== WHAT YOU WILL DO ==
Reproduce every record below exactly as written, but leave out any pictures.

== SUPPLIED RECORDS ==

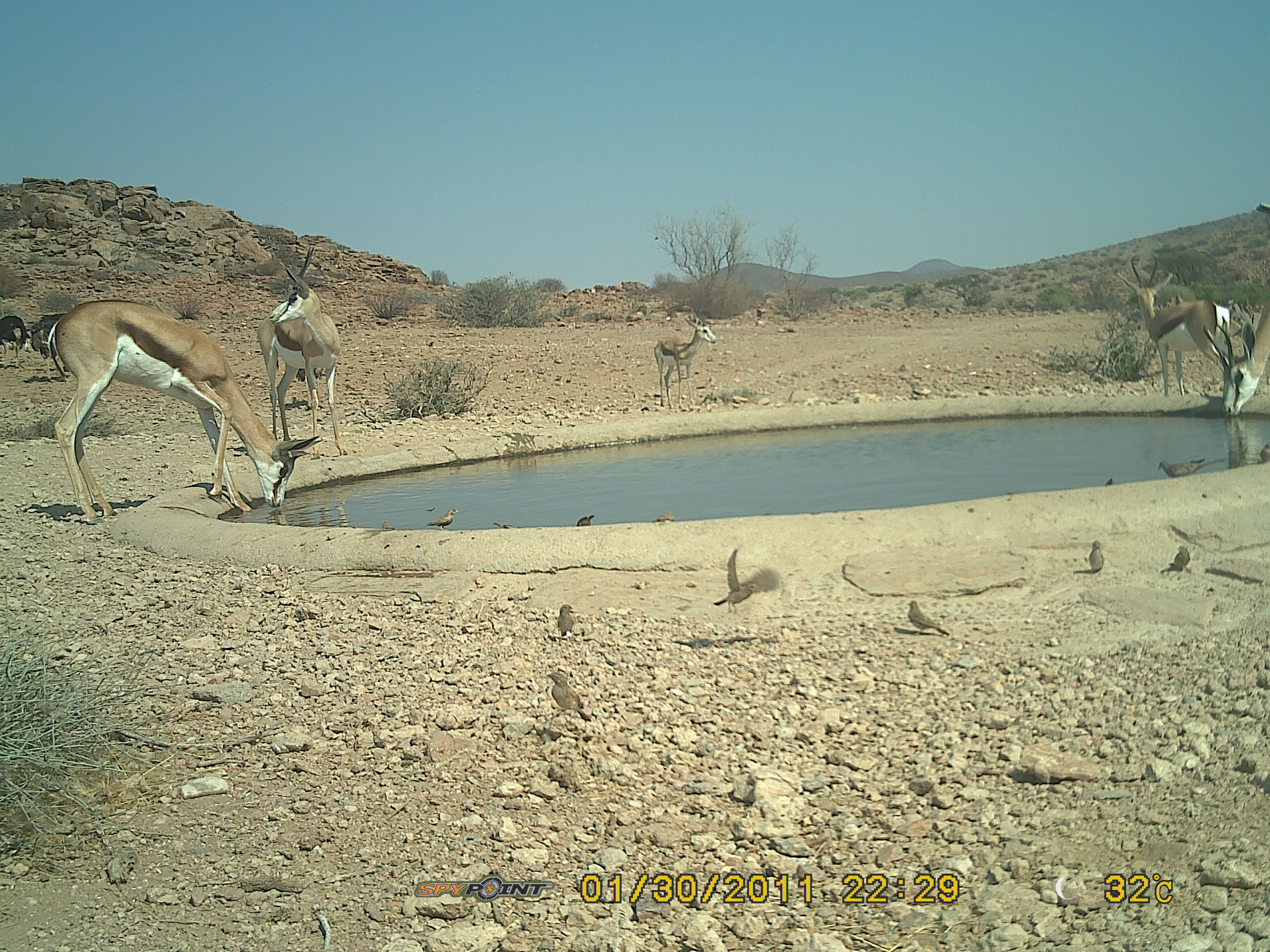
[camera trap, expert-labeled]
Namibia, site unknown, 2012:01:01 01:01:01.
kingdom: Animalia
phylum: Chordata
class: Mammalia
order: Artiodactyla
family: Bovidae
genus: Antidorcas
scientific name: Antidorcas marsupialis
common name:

== OUTPUT FOR THIS EXERCISE ==
[camera trap, expert-labeled]
Namibia, site unknown, 2012:01:01 01:01:01.
kingdom: Animalia
phylum: Chordata
class: Mammalia
order: Artiodactyla
family: Bovidae
genus: Antidorcas
scientific name: Antidorcas marsupialis
common name:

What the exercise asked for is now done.